“THE POSSESSION,” starring Natasha Calis and Jeffrey Dean Morgan. A simple yard sale purchase leads to unthinkable horror in this effectively creepy flick from director Ole Bornedal (“Nightwatch”), wherein a “dybbuk box” containing an evil spirit is selected on a whim by young Em (an impressive performance by Calis of TV’s “The Firm”), who begins exhibiting violent and frightening behavior not long after acquiring the box. Based on Jewish folklore, “The Possession” is hampered a bit by its PG-13 rating, but absolutely succeeds in creating some truly eerie atmosphere and decent scares. Rated PG-13. Running time: 1:32

Suggested retail price: $29.95; Blu-ray $39.99

“TAKEN 2,” starring Liam Neeson and Famke Janssen. One of these days, all these bad guys are gonna learn to stop pestering Neeson. Until then, here’s the inevitable sequel, in which Neeson himself is “Taken,” along with his ex-wife (Janssen), leaving it up to his daughter to help rescue them from the clutches of a deadly enemy. While a step down from the brutal efficiency of the original, “Taken 2” offers plenty of swiftly snapped limbs and menacing glowers to satisfy action and Neeson fans. Special features include an alternative ending. Rated PG-13. Running time: 1:32

Suggested retail price: $29.98; Blu-ray $39.99

“TO ROME WITH LOVE,” starring Woody Allen and Alec Baldwin. Likable comic anthology from the ever-prolific Allen spends some agreeable time in the titular series, eavesdropping on an opera director (Allen) attempting to make a star out of one of his in-laws, and a young architect (Jesse Eisenberg) who is struggling with his feelings for his significant other’s visiting friend (Ellen Page). The Woodman largely fails to recapture that recent “Midnight in Paris” magic, but Allen lite is still Allen. Even at 76, the man’s got the best comic timing in town.

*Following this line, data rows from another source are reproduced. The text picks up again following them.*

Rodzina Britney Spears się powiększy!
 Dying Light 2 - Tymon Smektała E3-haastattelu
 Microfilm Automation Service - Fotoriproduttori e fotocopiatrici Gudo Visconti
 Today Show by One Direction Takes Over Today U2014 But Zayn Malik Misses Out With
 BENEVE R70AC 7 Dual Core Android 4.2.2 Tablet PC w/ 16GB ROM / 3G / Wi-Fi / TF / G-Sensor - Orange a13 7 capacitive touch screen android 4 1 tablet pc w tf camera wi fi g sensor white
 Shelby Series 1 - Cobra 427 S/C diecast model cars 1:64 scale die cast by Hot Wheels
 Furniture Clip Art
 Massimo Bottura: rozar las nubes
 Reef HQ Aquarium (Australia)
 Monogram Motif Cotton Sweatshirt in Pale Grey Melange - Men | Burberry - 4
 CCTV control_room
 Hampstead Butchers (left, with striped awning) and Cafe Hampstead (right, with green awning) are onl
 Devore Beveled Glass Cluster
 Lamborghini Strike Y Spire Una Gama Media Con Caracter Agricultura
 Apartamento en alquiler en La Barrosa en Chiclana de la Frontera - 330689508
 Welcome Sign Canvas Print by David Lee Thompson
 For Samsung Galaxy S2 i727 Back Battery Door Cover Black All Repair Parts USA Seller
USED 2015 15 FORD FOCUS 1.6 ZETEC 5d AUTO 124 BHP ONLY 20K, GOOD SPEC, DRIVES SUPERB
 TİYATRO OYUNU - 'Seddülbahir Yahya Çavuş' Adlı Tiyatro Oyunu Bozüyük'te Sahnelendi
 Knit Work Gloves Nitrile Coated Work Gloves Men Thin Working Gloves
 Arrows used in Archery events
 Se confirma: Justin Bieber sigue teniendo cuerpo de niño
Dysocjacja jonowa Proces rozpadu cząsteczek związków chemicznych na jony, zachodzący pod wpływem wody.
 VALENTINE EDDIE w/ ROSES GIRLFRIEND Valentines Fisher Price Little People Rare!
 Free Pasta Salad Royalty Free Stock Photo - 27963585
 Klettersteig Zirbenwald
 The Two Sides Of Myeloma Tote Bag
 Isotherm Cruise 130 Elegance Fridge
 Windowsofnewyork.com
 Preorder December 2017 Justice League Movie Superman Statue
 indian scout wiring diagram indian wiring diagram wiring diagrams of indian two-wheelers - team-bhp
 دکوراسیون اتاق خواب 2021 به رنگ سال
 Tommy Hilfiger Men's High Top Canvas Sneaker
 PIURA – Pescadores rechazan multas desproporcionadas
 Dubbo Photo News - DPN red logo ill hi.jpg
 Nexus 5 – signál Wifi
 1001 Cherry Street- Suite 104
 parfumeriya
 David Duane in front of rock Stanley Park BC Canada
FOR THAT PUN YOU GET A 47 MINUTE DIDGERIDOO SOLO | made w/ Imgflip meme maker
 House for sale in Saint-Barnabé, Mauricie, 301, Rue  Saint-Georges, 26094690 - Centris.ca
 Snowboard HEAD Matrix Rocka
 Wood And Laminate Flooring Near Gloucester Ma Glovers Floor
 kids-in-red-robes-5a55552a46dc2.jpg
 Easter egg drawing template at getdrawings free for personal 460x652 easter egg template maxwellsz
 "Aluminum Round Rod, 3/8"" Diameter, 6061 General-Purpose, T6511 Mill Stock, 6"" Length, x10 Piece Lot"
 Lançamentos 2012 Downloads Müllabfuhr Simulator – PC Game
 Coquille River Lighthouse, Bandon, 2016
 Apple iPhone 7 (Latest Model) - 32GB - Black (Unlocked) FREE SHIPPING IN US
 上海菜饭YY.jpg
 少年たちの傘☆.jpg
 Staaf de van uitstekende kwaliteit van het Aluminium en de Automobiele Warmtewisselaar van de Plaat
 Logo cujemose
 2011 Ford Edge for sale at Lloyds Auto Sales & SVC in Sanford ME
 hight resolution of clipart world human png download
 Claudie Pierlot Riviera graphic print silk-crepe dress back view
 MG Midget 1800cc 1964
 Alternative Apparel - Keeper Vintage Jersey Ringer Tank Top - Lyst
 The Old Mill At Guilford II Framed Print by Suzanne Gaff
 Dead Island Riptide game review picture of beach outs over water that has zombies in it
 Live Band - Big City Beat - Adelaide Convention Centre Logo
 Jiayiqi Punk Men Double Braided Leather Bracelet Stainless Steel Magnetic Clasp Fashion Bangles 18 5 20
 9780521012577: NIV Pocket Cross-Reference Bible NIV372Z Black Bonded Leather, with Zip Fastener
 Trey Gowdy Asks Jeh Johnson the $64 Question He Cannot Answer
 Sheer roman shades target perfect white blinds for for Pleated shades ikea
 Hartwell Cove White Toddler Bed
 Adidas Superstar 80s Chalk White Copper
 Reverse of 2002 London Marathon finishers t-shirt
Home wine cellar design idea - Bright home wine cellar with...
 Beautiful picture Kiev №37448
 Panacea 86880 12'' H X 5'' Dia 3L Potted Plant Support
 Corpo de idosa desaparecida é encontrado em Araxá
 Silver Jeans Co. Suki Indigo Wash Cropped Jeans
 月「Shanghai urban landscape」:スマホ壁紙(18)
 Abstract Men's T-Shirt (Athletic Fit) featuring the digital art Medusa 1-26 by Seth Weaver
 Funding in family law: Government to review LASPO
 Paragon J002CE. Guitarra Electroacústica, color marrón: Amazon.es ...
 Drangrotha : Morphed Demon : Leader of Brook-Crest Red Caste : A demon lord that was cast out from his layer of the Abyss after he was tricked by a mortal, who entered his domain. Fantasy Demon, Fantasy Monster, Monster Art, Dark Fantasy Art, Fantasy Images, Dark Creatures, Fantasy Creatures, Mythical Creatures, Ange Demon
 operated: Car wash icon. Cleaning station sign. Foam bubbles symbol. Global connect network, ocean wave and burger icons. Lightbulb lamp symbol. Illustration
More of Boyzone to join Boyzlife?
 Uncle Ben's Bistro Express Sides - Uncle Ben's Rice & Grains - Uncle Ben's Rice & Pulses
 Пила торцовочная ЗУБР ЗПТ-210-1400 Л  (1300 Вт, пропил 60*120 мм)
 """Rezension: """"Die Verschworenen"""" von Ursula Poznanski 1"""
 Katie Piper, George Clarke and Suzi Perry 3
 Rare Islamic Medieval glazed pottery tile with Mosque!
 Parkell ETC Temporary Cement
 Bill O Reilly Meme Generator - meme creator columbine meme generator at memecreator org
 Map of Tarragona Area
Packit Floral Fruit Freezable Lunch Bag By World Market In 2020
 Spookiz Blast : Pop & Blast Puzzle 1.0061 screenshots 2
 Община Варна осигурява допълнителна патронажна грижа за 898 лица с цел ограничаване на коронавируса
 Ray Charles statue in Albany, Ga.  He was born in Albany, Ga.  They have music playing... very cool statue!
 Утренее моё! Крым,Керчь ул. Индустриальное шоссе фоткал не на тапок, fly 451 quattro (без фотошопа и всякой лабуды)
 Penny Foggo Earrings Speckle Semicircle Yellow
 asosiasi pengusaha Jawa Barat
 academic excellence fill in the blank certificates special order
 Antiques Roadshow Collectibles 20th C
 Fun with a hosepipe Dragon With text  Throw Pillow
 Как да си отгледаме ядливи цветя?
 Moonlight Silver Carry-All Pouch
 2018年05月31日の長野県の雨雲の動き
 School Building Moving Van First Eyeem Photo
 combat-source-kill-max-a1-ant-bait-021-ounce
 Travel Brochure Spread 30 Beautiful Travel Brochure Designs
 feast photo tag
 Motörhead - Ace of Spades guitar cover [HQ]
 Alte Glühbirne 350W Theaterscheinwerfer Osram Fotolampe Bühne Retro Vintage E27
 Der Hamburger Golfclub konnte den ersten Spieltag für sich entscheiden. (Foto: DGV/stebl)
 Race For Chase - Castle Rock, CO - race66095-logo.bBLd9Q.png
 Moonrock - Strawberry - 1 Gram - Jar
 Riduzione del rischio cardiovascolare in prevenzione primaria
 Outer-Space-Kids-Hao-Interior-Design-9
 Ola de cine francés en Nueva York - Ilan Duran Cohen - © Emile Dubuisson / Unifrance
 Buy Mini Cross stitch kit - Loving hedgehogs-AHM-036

Rated R. Running time: 1:52

Suggested retail price: $30.99; Blu-ray $35.99

“WON’T BACK DOWN,” starring Viola Davis and Maggie Gyllenhaal. A young mother (Gyllenhaal), fed up with her local elementary school and their disregard for her dyslexic daughter’s needs, teams up with a like-minded third-grade teacher (Davis) to try and bring about some much-needed change to their school system. It’s certainly not the least preachy film you’ll watch this year, but Davis and Gyllenhaal are easy to root for, and the intent is certainly a noble one. Rated PG. Running time: 2:01

Suggested retail price: $22.98; Blu-ray $29.99


“THE MAN WHO KNEW TOO MUCH,” starring Peter Lorre and Leslie Banks. Although the remake with Jimmy Stewart and Doris Day (also directed by Hitchcock) tends to get more attention, this 1934 comedy-thriller is every bit as entertaining and less fluffy besides. This one includes an iconic performance by the great Lorre as a seemingly benign German tourist who proves to be one of screendom’s more memorable psychotic villains, kidnapping the daughter of a vacationing couple after they unwittingly gain possession of the details of an assassination plot. The idea of relatively ordinary people being thrust into extraordinary circumstances is a well Hitch would return to more than once, and his glee in cramming as many genres into one film as possible is apparent even that early on. Special features include an extensive 1972 interview with Hitchcock. Not rated; contains some violence. Running time: 1:15.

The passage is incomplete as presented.